_Fragmento:_
#####

El síntoma del niño es la “respuesta” al discurso conyugal dice Lacan. Esto quiere decir que el padecimiento del niño se sitúa en los impasses que se producen entre el padre y la madre. Con su síntoma, el niño los interpela y los confronta con la dificultad que se aloja en la relación entre ellos. Pero este planteo no se debe confundir con un enfoque familiarista, que toma a la familia en su conjunto. Se trata antes bien de la inclusión del sujeto en una estructura. Aquello que determina la historia, su instancia y su motor no son más que la manera en la que se ha presentado el deseo en el padre y la madre.

El discurso de los padres tiene una acción sobre el niño. Cuanto más pequeño es, más claramente se vislumbra el efecto de alienación en el Otro de su propio discurso. Los niños repiten lo que escuchan pero de una manera selectiva: siempre hay un sujeto que articula de una manera particular su historia retomando sólo algunos de los significantes que circulan a su alrededor. Siempre hay un sujeto que se posiciona frente a lo que escucha y que, al hacerlo, puede dar un sentido diferente al escuchado.

La consulta de los padres se produce cuando algo que sucede en el niño los angustia. Pero la consulta de los padres y la del propio niño puede ser diferente: las razones por las que los padres lo traen no coinciden necesariamente con las que desarrolla el niño en el curso de su tratamiento.

El tema de la demanda de análisis en el niño es sin duda una cuestión particular. ¿Existe acaso una categoría de sujeto propia a la infancia que lo distinguiría de cualquier otro? En realidad, la consulta por un niño se caracteriza por el hecho de que al ser traído por otros, usualmente por los padres, pero también puede ser por una indicación escolar, la emergencia de la demanda del sujeto debe añadirse a este procedimiento para que verdaderamente el análisis tenga lugar.

El analista no se dirige a un niño, sino que por fuera de la edad cronológica, siempre se dirige a un sujeto. El síntoma del niño, no ya el niño como síntoma traído a la consulta, da cuenta de un sujeto que debe ser escuchado en su singularidad.

A la distinción entre el sujeto a quien el analista se dirige y el niño sobre el que se habla se debe añadir una diferencia propiamente psicoanalítica entre el sujeto y el yo.

El yo es el residuo de las identificaciones con las que se viste el sujeto. Es una unidad que corresponde a una imagen y a sus ideales. Fundamentalmente, el yo que afirma, niega o reflexiona es puro desconocimiento, porque aquello que lo determina se hurta de él mismo. Esto conduce a una reflexión acerca del valor que se le da al asentimiento y cómo se sitúa verdaderamente el lugar del sujeto. El sujeto, en cambio, es puntual, evanescente. Aparece en los intervalos entre las palabras, en las puntuaciones, en las pausas, en los lapsus, en aquello que no se sabe y se vuelve una manifestación de lo inconsciente. En definitiva, el sujeto es un estilo que se capta en el decir del sujeto, en su enunciación, no en sus enunciados. El niño es, pues, un sujeto dividido que tiene un desarrollo en el interior de una estructura atemporal, la estructura del lenguaje, en la que está incluido en tanto tal.

Ahora bien, no alcanza con hablar ni con ser escuchado. A eso se añade quién lo escucha y qué se hace con lo que se dice. Un niño puede ser escuchado en su declaración sólo para dictaminar si miente o fabula, como en muchas ocasiones en las pericias por abuso sexual infantil. La escucha del niño no lo vuelve más sujeto en este caso. Sigue siendo el objeto del poder de la justicia y del veredicto de un caso.

El psicoanálisis se ocupa especialmente de no reduplicar el lugar de objeto que el niño encuentra en el discurso parental o en los discursos institucionales. El dispositivo analítico se dirige siempre, a través de su escucha, a la producción de un sujeto en el interior del tratamiento.

En verdad la crisis actual del control de la infancia permite escuchar la voz de niño en los intersticios de los discursos establecidos, y eso abre la posibilidad de recibirlo y acompañarlo en aquello que tiene para decir, por fuera de los falsos diagnósticos, del uso indiscriminado de los medicamentos, y de la cosificación en clases universales que se desentienden de lo que hay de único en cada niño.

#####

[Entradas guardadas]

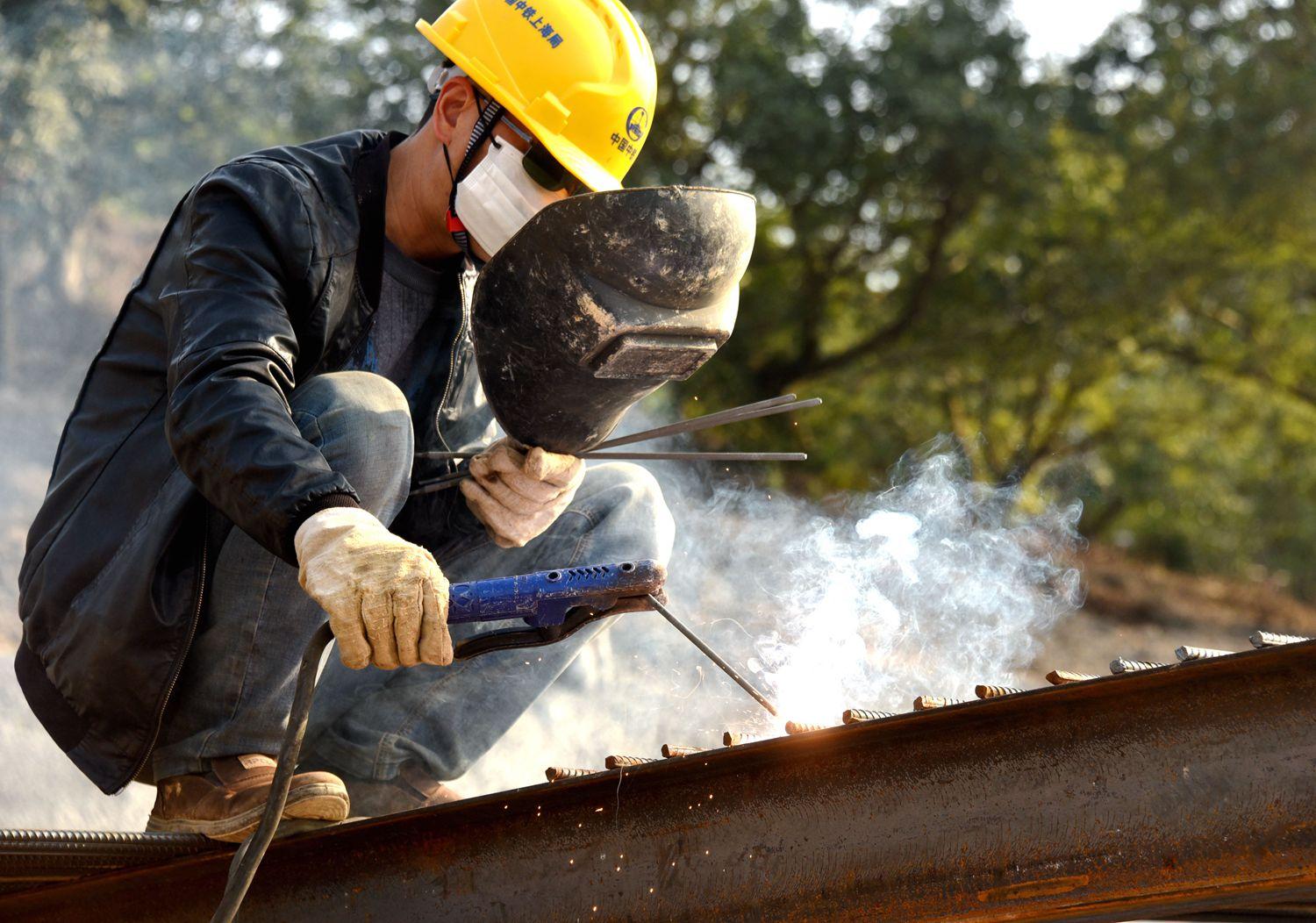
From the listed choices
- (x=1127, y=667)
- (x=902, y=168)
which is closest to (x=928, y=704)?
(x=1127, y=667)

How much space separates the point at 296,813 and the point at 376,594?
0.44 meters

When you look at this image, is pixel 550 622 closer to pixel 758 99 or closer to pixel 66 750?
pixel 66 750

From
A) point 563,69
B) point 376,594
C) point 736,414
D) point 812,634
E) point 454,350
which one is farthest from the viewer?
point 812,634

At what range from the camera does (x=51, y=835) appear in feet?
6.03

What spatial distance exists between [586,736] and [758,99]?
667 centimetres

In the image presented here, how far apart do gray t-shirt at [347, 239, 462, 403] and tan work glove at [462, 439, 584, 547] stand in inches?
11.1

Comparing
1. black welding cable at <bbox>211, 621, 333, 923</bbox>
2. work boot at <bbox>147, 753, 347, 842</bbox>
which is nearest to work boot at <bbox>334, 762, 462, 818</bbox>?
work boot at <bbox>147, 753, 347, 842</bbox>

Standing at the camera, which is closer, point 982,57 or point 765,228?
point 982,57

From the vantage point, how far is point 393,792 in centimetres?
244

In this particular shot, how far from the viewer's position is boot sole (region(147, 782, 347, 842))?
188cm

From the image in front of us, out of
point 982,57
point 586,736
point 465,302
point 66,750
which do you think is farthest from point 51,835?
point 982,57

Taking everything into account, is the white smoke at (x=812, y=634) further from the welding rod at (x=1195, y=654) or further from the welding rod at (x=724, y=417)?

#####

Copia el pasaje del fragmento sobre el síntoma del niño que va desde "El psicoanálisis se" hasta "interior del tratamiento.", y cambia "dispositivo" por "encuadre".

_Solución:_
El psicoanálisis se ocupa especialmente de no reduplicar el lugar de objeto que el niño encuentra en el discurso parental o en los discursos institucionales. El encuadre analítico se dirige siempre, a través de su escucha, a la producción de un sujeto en el interior del tratamiento.